[Saved entries]
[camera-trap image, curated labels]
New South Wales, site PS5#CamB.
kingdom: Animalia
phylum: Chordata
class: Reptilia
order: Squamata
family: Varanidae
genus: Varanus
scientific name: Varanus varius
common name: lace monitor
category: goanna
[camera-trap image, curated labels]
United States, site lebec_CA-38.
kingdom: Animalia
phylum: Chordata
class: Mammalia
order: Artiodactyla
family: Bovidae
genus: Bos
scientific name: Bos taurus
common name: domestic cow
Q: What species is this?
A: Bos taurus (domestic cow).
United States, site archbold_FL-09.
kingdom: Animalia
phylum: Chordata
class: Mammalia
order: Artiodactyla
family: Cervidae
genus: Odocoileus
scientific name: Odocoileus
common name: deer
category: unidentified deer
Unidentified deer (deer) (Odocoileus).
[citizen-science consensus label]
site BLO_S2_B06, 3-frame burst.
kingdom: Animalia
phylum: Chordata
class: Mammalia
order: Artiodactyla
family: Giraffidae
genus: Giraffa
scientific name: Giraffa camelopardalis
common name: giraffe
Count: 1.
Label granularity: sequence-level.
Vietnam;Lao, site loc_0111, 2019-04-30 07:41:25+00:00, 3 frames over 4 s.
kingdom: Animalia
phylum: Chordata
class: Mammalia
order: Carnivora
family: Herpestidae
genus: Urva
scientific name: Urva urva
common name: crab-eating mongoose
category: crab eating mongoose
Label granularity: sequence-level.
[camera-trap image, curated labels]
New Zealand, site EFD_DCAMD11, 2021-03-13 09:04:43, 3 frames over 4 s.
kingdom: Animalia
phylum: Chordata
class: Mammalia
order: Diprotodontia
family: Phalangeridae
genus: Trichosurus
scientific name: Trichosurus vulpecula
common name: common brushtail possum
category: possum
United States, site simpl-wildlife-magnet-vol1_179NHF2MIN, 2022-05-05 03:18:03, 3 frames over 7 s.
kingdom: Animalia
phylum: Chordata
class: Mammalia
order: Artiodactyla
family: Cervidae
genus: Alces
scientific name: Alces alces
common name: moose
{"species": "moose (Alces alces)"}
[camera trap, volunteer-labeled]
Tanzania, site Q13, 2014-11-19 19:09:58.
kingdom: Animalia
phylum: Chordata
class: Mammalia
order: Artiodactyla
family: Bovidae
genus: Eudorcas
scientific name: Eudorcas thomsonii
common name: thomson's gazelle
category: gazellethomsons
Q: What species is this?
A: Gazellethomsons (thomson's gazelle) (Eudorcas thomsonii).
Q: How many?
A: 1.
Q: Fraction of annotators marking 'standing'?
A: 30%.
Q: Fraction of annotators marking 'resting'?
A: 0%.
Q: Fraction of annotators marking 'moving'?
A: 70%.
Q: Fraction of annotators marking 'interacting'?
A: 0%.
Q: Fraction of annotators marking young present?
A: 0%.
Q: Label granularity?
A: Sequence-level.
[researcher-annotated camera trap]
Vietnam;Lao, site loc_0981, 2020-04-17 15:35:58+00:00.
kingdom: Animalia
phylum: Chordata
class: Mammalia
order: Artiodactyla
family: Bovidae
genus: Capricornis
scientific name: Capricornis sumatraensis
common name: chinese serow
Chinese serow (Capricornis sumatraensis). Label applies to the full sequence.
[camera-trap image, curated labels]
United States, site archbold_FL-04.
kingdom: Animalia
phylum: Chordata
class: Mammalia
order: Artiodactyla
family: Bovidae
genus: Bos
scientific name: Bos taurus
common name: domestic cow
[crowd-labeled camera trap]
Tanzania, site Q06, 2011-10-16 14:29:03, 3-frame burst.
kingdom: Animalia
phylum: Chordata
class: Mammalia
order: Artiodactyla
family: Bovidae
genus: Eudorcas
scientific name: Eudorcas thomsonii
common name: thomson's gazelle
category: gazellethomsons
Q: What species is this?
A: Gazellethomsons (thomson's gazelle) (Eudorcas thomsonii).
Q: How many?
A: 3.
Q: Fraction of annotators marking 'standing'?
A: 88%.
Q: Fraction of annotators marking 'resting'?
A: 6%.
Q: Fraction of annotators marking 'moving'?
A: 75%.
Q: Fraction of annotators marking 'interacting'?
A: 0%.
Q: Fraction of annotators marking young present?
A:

→ **TASK DIRECTIONS**
Write out all of the records word for word.

→ **OUTPUT FOR THIS EXERCISE**
[camera-trap image, curated labels]
New South Wales, site PS5#CamB.
kingdom: Animalia
phylum: Chordata
class: Reptilia
order: Squamata
family: Varanidae
genus: Varanus
scientific name: Varanus varius
common name: lace monitor
category: goanna
[camera-trap image, curated labels]
United States, site lebec_CA-38.
kingdom: Animalia
phylum: Chordata
class: Mammalia
order: Artiodactyla
family: Bovidae
genus: Bos
scientific name: Bos taurus
common name: domestic cow
Q: What species is this?
A: Bos taurus (domestic cow).
United States, site archbold_FL-09.
kingdom: Animalia
phylum: Chordata
class: Mammalia
order: Artiodactyla
family: Cervidae
genus: Odocoileus
scientific name: Odocoileus
common name: deer
category: unidentified deer
Unidentified deer (deer) (Odocoileus).
[citizen-science consensus label]
site BLO_S2_B06, 3-frame burst.
kingdom: Animalia
phylum: Chordata
class: Mammalia
order: Artiodactyla
family: Giraffidae
genus: Giraffa
scientific name: Giraffa camelopardalis
common name: giraffe
Count: 1.
Label granularity: sequence-level.
Vietnam;Lao, site loc_0111, 2019-04-30 07:41:25+00:00, 3 frames over 4 s.
kingdom: Animalia
phylum: Chordata
class: Mammalia
order: Carnivora
family: Herpestidae
genus: Urva
scientific name: Urva urva
common name: crab-eating mongoose
category: crab eating mongoose
Label granularity: sequence-level.
[camera-trap image, curated labels]
New Zealand, site EFD_DCAMD11, 2021-03-13 09:04:43, 3 frames over 4 s.
kingdom: Animalia
phylum: Chordata
class: Mammalia
order: Diprotodontia
family: Phalangeridae
genus: Trichosurus
scientific name: Trichosurus vulpecula
common name: common brushtail possum
category: possum
United States, site simpl-wildlife-magnet-vol1_179NHF2MIN, 2022-05-05 03:18:03, 3 frames over 7 s.
kingdom: Animalia
phylum: Chordata
class: Mammalia
order: Artiodactyla
family: Cervidae
genus: Alces
scientific name: Alces alces
common name: moose
{"species": "moose (Alces alces)"}
[camera trap, volunteer-labeled]
Tanzania, site Q13, 2014-11-19 19:09:58.
kingdom: Animalia
phylum: Chordata
class: Mammalia
order: Artiodactyla
family: Bovidae
genus: Eudorcas
scientific name: Eudorcas thomsonii
common name: thomson's gazelle
category: gazellethomsons
Q: What species is this?
A: Gazellethomsons (thomson's gazelle) (Eudorcas thomsonii).
Q: How many?
A: 1.
Q: Fraction of annotators marking 'standing'?
A: 30%.
Q: Fraction of annotators marking 'resting'?
A: 0%.
Q: Fraction of annotators marking 'moving'?
A: 70%.
Q: Fraction of annotators marking 'interacting'?
A: 0%.
Q: Fraction of annotators marking young present?
A: 0%.
Q: Label granularity?
A: Sequence-level.
[researcher-annotated camera trap]
Vietnam;Lao, site loc_0981, 2020-04-17 15:35:58+00:00.
kingdom: Animalia
phylum: Chordata
class: Mammalia
order: Artiodactyla
family: Bovidae
genus: Capricornis
scientific name: Capricornis sumatraensis
common name: chinese serow
Chinese serow (Capricornis sumatraensis). Label applies to the full sequence.
[camera-trap image, curated labels]
United States, site archbold_FL-04.
kingdom: Animalia
phylum: Chordata
class: Mammalia
order: Artiodactyla
family: Bovidae
genus: Bos
scientific name: Bos taurus
common name: domestic cow
[crowd-labeled camera trap]
Tanzania, site Q06, 2011-10-16 14:29:03, 3-frame burst.
kingdom: Animalia
phylum: Chordata
class: Mammalia
order: Artiodactyla
family: Bovidae
genus: Eudorcas
scientific name: Eudorcas thomsonii
common name: thomson's gazelle
category: gazellethomsons
Q: What species is this?
A: Gazellethomsons (thomson's gazelle) (Eudorcas thomsonii).
Q: How many?
A: 3.
Q: Fraction of annotators marking 'standing'?
A: 88%.
Q: Fraction of annotators marking 'resting'?
A: 6%.
Q: Fraction of annotators marking 'moving'?
A: 75%.
Q: Fraction of annotators marking 'interacting'?
A: 0%.
Q: Fraction of annotators marking young present?
A:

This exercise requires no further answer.